Должны ли плагины включать в себя такой пустой файл, чтобы люди не могли просматривать содержимое каталога? А как насчет дополнительных папок в темах - как includesкаталог?

plugin-development theme-development chrisguitarguy
источник
1
да, это, наверное, хорошая идея. Никогда не понимал, почему WP не имеет Options –Indexesв комплекте htaccess, поэтому эти файлы не
понадобятся

Ответы:

17

Нет, они не должны. Если плагин имеет уязвимости только потому, что кто-то может увидеть его структуру каталогов, он поврежден. Эти ошибки должны быть исправлены.
Безопасность через неизвестность - это ошибка для себя.

Владелец сайта может разрешить или запретить просмотр каталогов.
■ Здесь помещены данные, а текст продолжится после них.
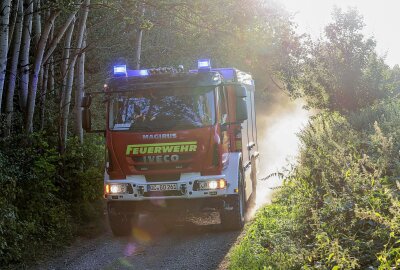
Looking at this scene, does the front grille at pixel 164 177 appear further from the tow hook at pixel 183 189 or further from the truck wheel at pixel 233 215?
the truck wheel at pixel 233 215

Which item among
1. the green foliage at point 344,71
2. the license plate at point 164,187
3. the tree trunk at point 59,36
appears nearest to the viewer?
the license plate at point 164,187

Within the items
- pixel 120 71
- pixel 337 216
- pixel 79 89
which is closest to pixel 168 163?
pixel 120 71

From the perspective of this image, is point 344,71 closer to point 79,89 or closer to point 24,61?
point 79,89

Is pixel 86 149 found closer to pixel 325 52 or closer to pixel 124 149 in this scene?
pixel 124 149

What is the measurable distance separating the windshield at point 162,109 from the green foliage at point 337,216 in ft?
6.55

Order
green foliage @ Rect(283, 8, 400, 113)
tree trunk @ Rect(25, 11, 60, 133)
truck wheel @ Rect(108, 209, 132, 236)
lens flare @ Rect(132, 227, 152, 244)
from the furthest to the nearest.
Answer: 1. green foliage @ Rect(283, 8, 400, 113)
2. tree trunk @ Rect(25, 11, 60, 133)
3. truck wheel @ Rect(108, 209, 132, 236)
4. lens flare @ Rect(132, 227, 152, 244)

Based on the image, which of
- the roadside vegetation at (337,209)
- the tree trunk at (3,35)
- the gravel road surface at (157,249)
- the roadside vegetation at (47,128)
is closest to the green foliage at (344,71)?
the roadside vegetation at (47,128)

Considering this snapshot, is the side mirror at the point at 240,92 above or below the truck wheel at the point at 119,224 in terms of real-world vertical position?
above

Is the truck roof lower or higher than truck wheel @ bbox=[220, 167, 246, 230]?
higher

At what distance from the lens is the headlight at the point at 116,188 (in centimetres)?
1031

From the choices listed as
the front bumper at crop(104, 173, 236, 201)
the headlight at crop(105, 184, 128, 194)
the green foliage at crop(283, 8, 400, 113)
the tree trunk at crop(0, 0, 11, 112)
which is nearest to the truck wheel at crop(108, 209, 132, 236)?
the headlight at crop(105, 184, 128, 194)

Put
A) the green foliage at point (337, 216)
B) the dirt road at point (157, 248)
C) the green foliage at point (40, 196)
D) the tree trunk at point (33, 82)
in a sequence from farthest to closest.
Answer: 1. the tree trunk at point (33, 82)
2. the green foliage at point (40, 196)
3. the dirt road at point (157, 248)
4. the green foliage at point (337, 216)

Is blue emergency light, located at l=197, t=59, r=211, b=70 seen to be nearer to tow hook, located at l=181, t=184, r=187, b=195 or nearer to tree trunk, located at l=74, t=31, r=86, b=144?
tow hook, located at l=181, t=184, r=187, b=195

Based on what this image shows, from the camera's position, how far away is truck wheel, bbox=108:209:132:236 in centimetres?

Вторая проблема заключается в производительности: WordPress сканирует все файлы PHP в корневой директории плагина, чтобы найти заголовки плагина. Это позволяет вам иметь несколько плагинов в одном каталоге, например /wp-content/plugins/wpse-examples/.

Это также означает, что неиспользуемые PHP-файлы в этом каталоге тратят впустую время и память, когда WordPress ищет плагины. Один файл не принесет большого вреда, но представьте, что это становится обычной практикой. Вы создаете реальную проблему в попытке исправить вымышленное.

Фуксия
источник
2
«Владелец сайта может разрешить или запретить просмотр каталогов». Это, наверное, ключевой момент.
chrisguitarguy
и мой главный вопрос: почему не записаны основные файлы плагинов index.php? это может быть оптимальным обходным
путем
10

Я собираюсь сказать ДА. Безопасность через неизвестность работает, если вы более неясны, чем ваши соседи :) (шучу, но в этом есть доля правды).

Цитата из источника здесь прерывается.